* **Task details**:
For every line of the records below that holds "styles", add one. Give only the final total.

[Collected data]
[Start of Attachment]

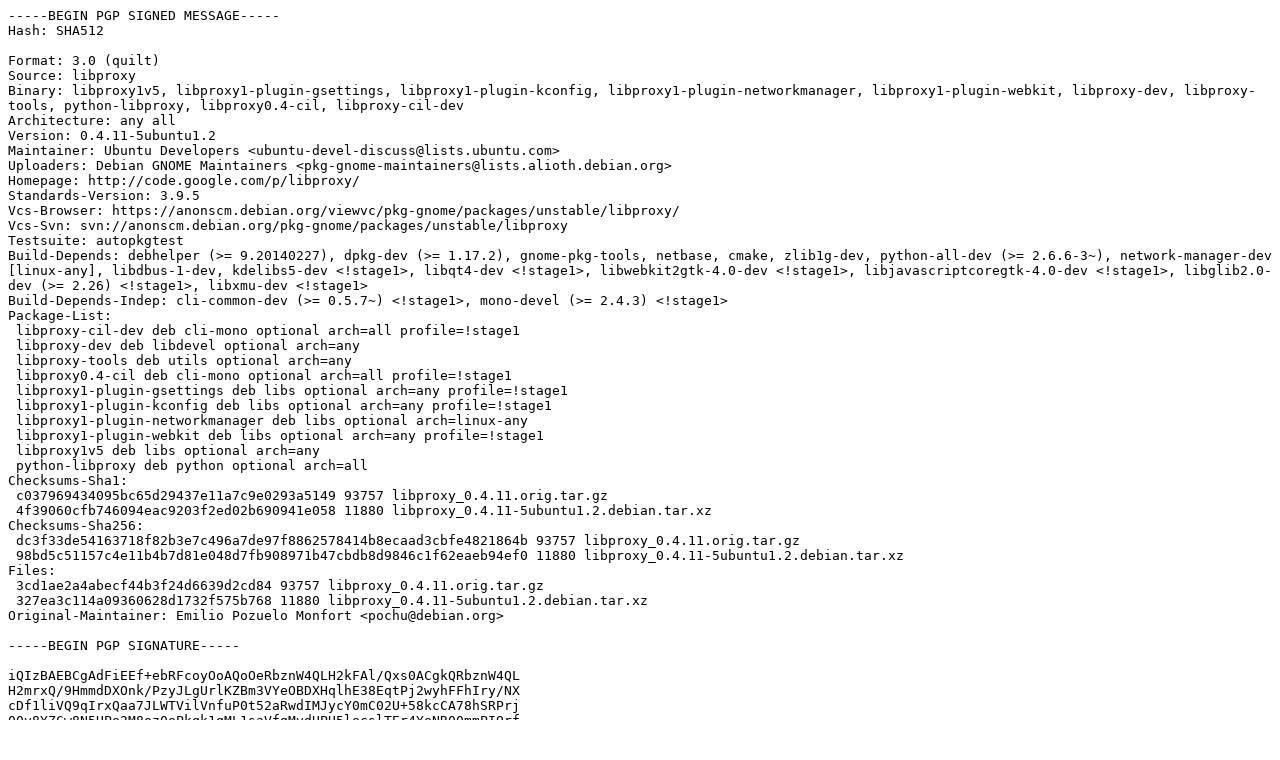

--- FILE ---
content_type: text/prs.lines.tag
request_url: http://gl.archive.ubuntu.com/ubuntu/ubuntu/pool/main/libp/libproxy/libproxy_0.4.11-5ubuntu1.2.dsc
body_size: 3263
content:
-----BEGIN PGP SIGNED MESSAGE-----
Hash: SHA512

Format: 3.0 (quilt)
Source: libproxy
Binary: libproxy1v5, libproxy1-plugin-gsettings, libproxy1-plugin-kconfig, libproxy1-plugin-networkmanager, libproxy1-plugin-webkit, libproxy-dev, libproxy-tools, python-libproxy, libproxy0.4-cil, libproxy-cil-dev
Architecture: any all
Version: 0.4.11-5ubuntu1.2
Maintainer: Ubuntu Developers <ubuntu-devel-discuss@lists.ubuntu.com>
Uploaders: Debian GNOME Maintainers <pkg-gnome-maintainers@lists.alioth.debian.org>
Homepage: http://code.google.com/p/libproxy/
Standards-Version: 3.9.5
Vcs-Browser: https://anonscm.debian.org/viewvc/pkg-gnome/packages/unstable/libproxy/
Vcs-Svn: svn://anonscm.debian.org/pkg-gnome/packages/unstable/libproxy
Testsuite: autopkgtest
Build-Depends: debhelper (>= 9.20140227), dpkg-dev (>= 1.17.2), gnome-pkg-tools, netbase, cmake, zlib1g-dev, python-all-dev (>= 2.6.6-3~), network-manager-dev [linux-any], libdbus-1-dev, kdelibs5-dev <!stage1>, libqt4-dev <!stage1>, libwebkit2gtk-4.0-dev <!stage1>, libjavascriptcoregtk-4.0-dev <!stage1>, libglib2.0-dev (>= 2.26) <!stage1>, libxmu-dev <!stage1>
Build-Depends-Indep: cli-common-dev (>= 0.5.7~) <!stage1>, mono-devel (>= 2.4.3) <!stage1>
Package-List:
 libproxy-cil-dev deb cli-mono optional arch=all profile=!stage1
 libproxy-dev deb libdevel optional arch=any
 libproxy-tools deb utils optional arch=any
 libproxy0.4-cil deb cli-mono optional arch=all profile=!stage1
 libproxy1-plugin-gsettings deb libs optional arch=any profile=!stage1
 libproxy1-plugin-kconfig deb libs optional arch=any profile=!stage1
 libproxy1-plugin-networkmanager deb libs optional arch=linux-any
 libproxy1-plugin-webkit deb libs optional arch=any profile=!stage1
 libproxy1v5 deb libs optional arch=any
 python-libproxy deb python optional arch=all
Checksums-Sha1:
 c037969434095bc65d29437e11a7c9e0293a5149 93757 libproxy_0.4.11.orig.tar.gz
 4f39060cfb746094eac9203f2ed02b690941e058 11880 libproxy_0.4.11-5ubuntu1.2.debian.tar.xz
Checksums-Sha256:
 dc3f33de54163718f82b3e7c496a7de97f8862578414b8ecaad3cbfe4821864b 93757 libproxy_0.4.11.orig.tar.gz
 98bd5c51157c4e11b4b7d81e048d7fb908971b47cbdb8d9846c1f62eaeb94ef0 11880 libproxy_0.4.11-5ubuntu1.2.debian.tar.xz
Files:
 3cd1ae2a4abecf44b3f24d6639d2cd84 93757 libproxy_0.4.11.orig.tar.gz
 327ea3c114a09360628d1732f575b768 11880 libproxy_0.4.11-5ubuntu1.2.debian.tar.xz
Original-Maintainer: Emilio Pozuelo Monfort <pochu@debian.org>

-----BEGIN PGP SIGNATURE-----

iQIzBAEBCgAdFiEEf+ebRFcoyOoAQoOeRbznW4QLH2kFAl/Qxs0ACgkQRbznW4QL
H2mrxQ/9HmmdDXOnk/PzyJLgUrlKZBm3VYeOBDXHqlhE38EqtPj2wyhFFhIry/NX
cDf1liVQ9qIrxQaa7JLWTVilVnfuP0t52aRwdIMJycY0mC02U+58kcCA78hSRPrj
00v8YZCw8N5HPe2M8oz0ePkqk1qML1saVfgMvdUPU5lecslTEr4YeNR00mmPIQrf
zHZPsODb+nu3mzXHT7MXBh098vr+yFMvBgcis5uectCCpg9zW/84VeX4Pu0wOE+z
hvjvPQ84s9VTnna4jMZGUDjxFBkghr2qwWapKMLWUWBPrGZz4O/zDd1pxC6Y+plQ
UZm/Sey8gwiIyRg1QjXiuTGALt9HqvyKU32DocOcoXrqFbvwd5U+eTgzxGT7X48C
zN5RFi8TQUqdPxch3i3n32M0CrE+G8+4PLqrQa1Cicv5uxsVODceF15cdiTsGjIA
GqmKcaD4hSQO+MvixHVLcAG78hf6LAKxtfZnauPSbONvRRBrwe3v6bJ+V+PPm5CE
80xMGziclKCqzFquNBBwnkkbrmlWfXBweUhBorfx783qbXdZESHhPhu/qJeCU1Gh
t4uQk/VIpryp4DY4lpfSF9hkJfnDCvwljdItjUoHtzPDIByC03LSbymf0xEzBBy/
KG6Qhalpb8SMlMToGg9mGevcda3WFJsgX7zwu2BrlCLQu/hMffU=
=IXV0
-----END PGP SIGNATURE-----
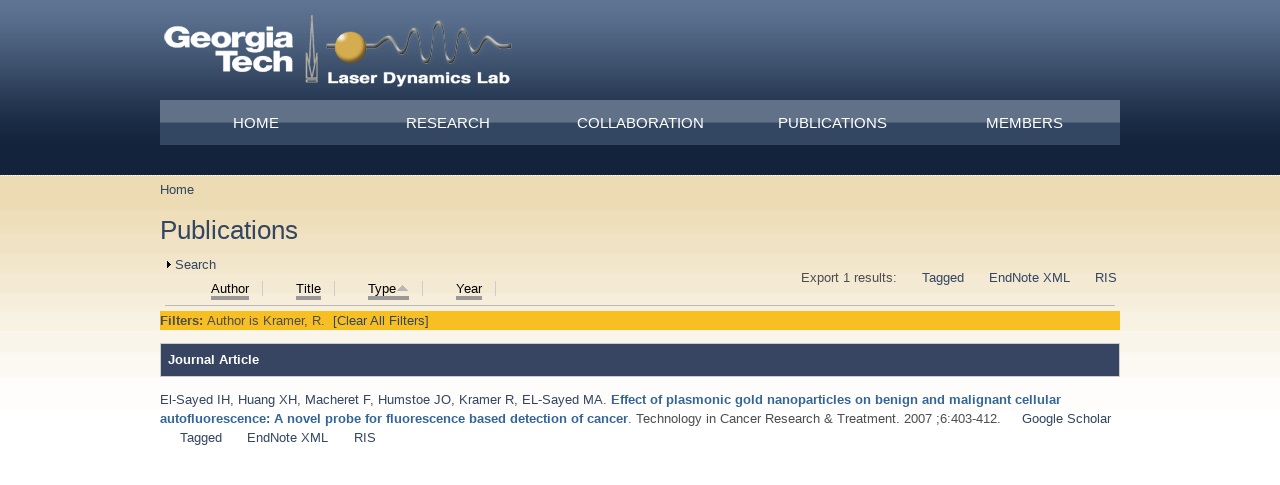

--- FILE ---
content_type: text/css
request_url: https://ldl.gatech.edu/sites/all/themes/jackson_yellow/styles/blog.css?so017p
body_size: 51
content:
/**
 * Blog styles
 */
.content-column .view-blog .views-field-field-blog-image-fid {
  clear: left;
  float: left;
  margin-right: 20px;
}
.content-column .view-blog .views-field-created {
  clear: both;
  float: left;
  width: 170px;
}
.content-column .view-blog .views-field-name {
  clear: both;
  float: left;
  width: 170px;
}
.content-column .view-blog .views-field-title {
  font-size: 18px;
}
.content-column .view-blog .views-field-view-node {
  clear: both;
  text-align: right;
}
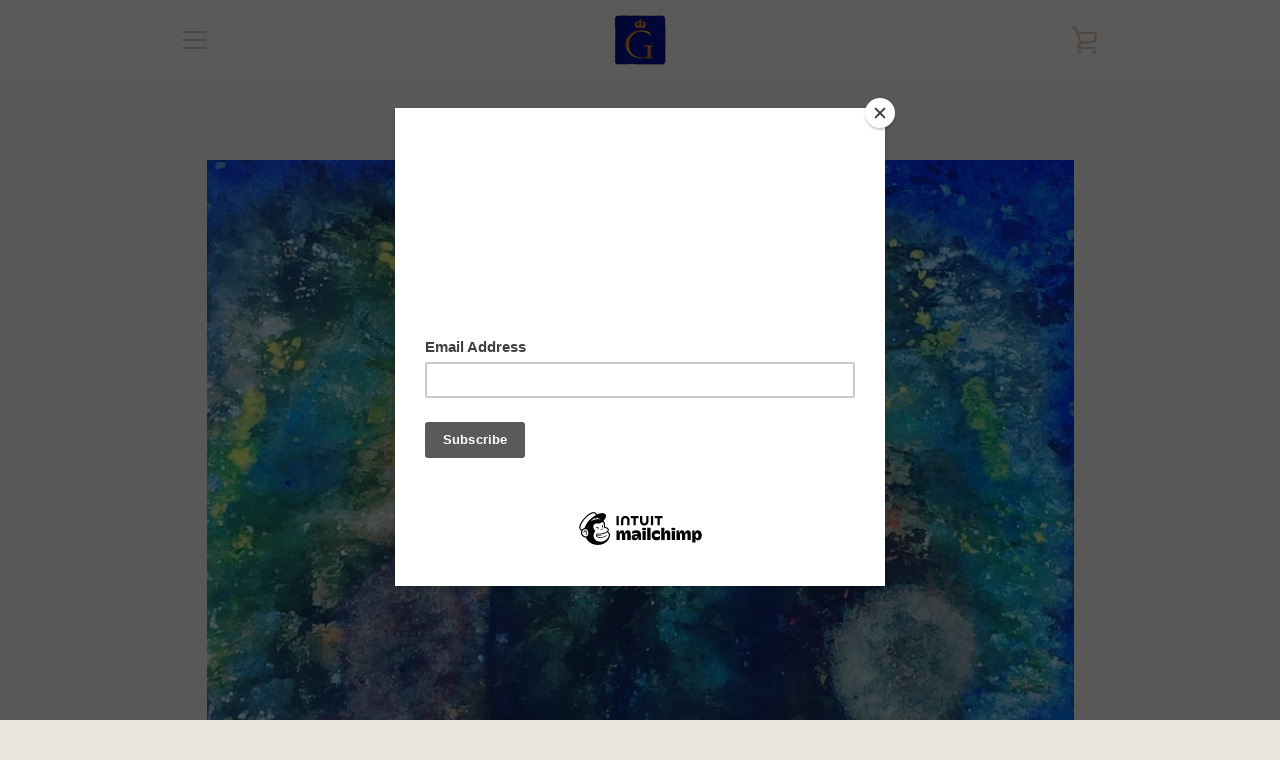

--- FILE ---
content_type: text/javascript
request_url: https://kentaurshop.com/cdn/shop/t/15/assets/custom.js?v=101612360477050417211603717587
body_size: -761
content:
//# sourceMappingURL=/cdn/shop/t/15/assets/custom.js.map?v=101612360477050417211603717587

[End of Attachment]

* **Exercise solution**:
2